DxO FilmPack - Homage to the (good?) old times.
by Thomas Theuerkorn, ©May 2007
When DxO released the first update (4.1) for Optics Pro v4, a new plug-in was included for free for a limited time. The second update (4.2) also updated the FilmPack and users were faced with a price increase and even more so surprising was the fact that minor changes still required the 0.1 upgrade even if you acquired version 1.0 upon release. Prices are scheduled to increase again in July which begs the question if the gained functionality is truly worth its price.
The optional FilmPack plug-in requires at least Optics Pro v4.1 and simulates the color rendering and grain of popular films in the digital format. Why would anybody reintroduce the film imperfections to the digital world? Artistic freedom would be the most obvious answer, but think of long-term projects where pictures from different times and different equipment are included. In this case it's often best to try to match a certain look and convert other pictures to it. In the end, it could simply be that you fell in love with a certain color rendition want your document or publication look like that across all pictures. DxO FilmPack takes the expertise out of such work by simply selecting a style and be done, rather than color matching a target with the golden template.
FilmPack integrates into DxO Color panel.
Granted, this is a rather specific application as the re-introduction of film imperfections may be an artistic method that's probably best when used in moderation. Hence the market for such a tool is naturally relatively small. This may be the reason for the constant price increase of the plug-in, which is going to rise to $99 after June 30, 2007. (However, the 'special promotion' already has been extended once.) A steep price considering the minimal functional increase and certainly an attempt to get some money back from giving version 1.0 away with the purchase of v4.0 end of 2006.
As a plug-in, the FilmPack integrates tightly into Optics Pro v4.x and basically extends a few options in the DxO Color panel. The newly gained film profiles are listed under the Color Rendition Profiles where previously only different color profiles of digital cameras were listed. So one can first choose the film type (i.e. Positive, Negative ...) and then a special version (in this case Kodak's Ektachrome). Color Modes are independent from the FilmPack and remain the same as provided by Optics Pro v4. Unfortunately this also means that Contrast and Saturation still have only 5 predefined strengths and feel somewhat coarse as there is no fine adjustment. (Saturation can be adjusted via slider in a different place.)

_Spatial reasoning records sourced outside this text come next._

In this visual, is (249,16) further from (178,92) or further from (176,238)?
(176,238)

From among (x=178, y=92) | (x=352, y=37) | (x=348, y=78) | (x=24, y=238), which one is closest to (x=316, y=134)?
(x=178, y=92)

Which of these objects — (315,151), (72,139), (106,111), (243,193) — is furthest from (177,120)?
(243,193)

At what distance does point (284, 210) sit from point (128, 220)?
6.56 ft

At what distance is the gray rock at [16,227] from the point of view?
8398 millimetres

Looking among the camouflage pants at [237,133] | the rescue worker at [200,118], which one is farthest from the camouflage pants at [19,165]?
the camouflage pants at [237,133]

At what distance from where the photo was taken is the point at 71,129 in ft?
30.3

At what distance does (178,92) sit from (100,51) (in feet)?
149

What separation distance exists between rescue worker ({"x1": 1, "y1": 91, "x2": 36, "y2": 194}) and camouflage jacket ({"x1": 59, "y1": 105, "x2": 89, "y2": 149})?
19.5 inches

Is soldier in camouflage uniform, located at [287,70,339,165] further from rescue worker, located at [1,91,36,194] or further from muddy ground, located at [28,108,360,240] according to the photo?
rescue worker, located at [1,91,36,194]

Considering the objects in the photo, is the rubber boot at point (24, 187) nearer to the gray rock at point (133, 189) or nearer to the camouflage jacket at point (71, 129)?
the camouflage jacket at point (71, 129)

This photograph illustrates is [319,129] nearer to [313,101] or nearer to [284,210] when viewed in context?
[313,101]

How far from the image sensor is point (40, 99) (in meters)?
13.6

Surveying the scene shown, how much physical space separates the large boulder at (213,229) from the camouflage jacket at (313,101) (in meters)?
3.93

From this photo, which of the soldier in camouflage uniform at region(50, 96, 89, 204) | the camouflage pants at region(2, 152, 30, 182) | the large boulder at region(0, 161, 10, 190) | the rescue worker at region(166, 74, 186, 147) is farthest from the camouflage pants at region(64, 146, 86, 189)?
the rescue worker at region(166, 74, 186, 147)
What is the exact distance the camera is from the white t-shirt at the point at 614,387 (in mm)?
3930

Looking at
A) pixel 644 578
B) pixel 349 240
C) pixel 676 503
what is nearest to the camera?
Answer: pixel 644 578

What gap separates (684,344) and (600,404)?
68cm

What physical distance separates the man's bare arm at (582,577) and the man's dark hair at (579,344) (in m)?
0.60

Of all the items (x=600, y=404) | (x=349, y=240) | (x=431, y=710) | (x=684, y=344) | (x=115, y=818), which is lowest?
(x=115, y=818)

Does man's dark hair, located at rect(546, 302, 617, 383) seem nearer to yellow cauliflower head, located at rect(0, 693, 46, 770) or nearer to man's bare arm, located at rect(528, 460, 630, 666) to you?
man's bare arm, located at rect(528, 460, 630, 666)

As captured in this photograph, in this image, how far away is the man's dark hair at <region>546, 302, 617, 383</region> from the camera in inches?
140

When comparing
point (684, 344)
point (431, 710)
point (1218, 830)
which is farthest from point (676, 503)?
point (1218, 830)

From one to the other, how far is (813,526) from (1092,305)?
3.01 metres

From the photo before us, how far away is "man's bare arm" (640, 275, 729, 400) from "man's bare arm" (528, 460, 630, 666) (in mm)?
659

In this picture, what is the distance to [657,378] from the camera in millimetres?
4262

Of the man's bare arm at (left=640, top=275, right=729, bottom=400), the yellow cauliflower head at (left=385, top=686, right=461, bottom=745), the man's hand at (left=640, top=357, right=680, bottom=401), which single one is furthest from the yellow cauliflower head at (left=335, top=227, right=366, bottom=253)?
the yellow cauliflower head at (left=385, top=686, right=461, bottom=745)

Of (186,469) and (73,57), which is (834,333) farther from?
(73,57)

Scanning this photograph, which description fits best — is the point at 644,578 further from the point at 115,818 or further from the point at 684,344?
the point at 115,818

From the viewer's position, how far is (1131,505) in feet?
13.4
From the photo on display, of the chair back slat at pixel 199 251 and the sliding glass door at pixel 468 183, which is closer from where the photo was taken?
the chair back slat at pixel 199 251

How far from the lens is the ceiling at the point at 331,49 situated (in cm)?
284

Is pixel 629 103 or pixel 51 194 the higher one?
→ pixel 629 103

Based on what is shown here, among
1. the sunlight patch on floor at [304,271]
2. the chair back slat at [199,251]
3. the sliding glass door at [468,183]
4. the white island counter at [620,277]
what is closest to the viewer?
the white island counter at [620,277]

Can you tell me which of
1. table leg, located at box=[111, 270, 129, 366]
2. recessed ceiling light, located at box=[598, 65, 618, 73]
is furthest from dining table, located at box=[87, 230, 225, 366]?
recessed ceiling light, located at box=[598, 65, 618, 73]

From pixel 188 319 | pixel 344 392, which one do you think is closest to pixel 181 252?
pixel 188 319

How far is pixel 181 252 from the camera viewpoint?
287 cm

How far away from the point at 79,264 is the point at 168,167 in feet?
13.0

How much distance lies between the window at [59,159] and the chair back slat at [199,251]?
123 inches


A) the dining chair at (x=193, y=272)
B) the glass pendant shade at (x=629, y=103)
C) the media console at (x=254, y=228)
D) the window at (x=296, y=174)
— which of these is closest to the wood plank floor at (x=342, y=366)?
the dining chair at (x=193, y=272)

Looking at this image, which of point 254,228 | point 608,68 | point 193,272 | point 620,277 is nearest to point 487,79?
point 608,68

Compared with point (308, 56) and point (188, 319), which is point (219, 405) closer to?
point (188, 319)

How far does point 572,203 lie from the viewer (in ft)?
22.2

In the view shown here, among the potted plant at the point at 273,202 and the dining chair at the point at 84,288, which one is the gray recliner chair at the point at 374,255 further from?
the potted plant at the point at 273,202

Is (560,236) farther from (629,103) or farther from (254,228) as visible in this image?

Not only can the FilmPack recreate the color rendition of certain type film but also the typical grain (or noise in digital terms). The user is not bound to a grain that matches the color profile and in this case the pattern of the Fuji Neopan was combined with the Kodak Extachrome color profile from above. This is certainly a nice touch, though more or less a vehicle to find your own look rather than matching existing photos.
New in version 1.1 is the extended usability for the FilmPack as it can be integrated in Optics Pro as well as Photoshop CS2 or higher and Photoshop Elements 4 or higher. Worth noting is the new standalone interface (see below), which makes it possible to apply FilmPack without any host application, not even DxO Optics Pro. This is limited to JPG files and RAW still requires a proper host. Yet, given the niche market the need for a stand-alone application might be a rather rare case since the target audience of professionals and enthusiasts are likely to own at least one of the supported host applications. Besides, FilmPack can only applied to RAW files when used in Optics Pro. On top of the extended application support, five additional color profiles (monochrome toning: gold, selenium, gold sepia, terra sepia, and ferric sulfate) are included.
The standalone version is virtually identical to the plug-in option, but doesn't require any host application. (Doesn't understand RAW either.)
For those that don't need any of the additional plug-ins and color profiles --a.k.a. the vast majority of enthusiasts and even professionals-- the v1.1 upgrade is a relatively expensive proposal. In that light the "forced" upgrade with the installation of Optics Pro v4.2 is an unnecessary annoyance as you have no option to skip this update. Granted, version 1.1 reverts to 1.0 after the trial period, but initially DxO Labs had trouble to make that happen without annoying activation reminders.
Overall, DxO FilmPack is a great idea with a somewhat pushy marketing and a relatively big price tag. However, compared to Alien Skin's Exposure, it's a steal at currently $69 and still half the price of Exposure once DxO raises the sticker to $99. Functionality is good and when needed a great addition to a digital toolbox. However, the application is limited and the investment may only pay off for graphics artists and professionals that feel digital pictures are missing the character of film photography. If that sounds strange to you, consider cases where upsizing reduces sharpness. Added grain (to the upsized picture) can sometimes create the illusion of improved detail, but that would be mostly for print applications. For the budget minded user, consider the free Virtual Photographer plug-in from OptikVerve Labs for Adobe's Photoshop and compatible host applications. It's free and provides similar (not identical) functionality.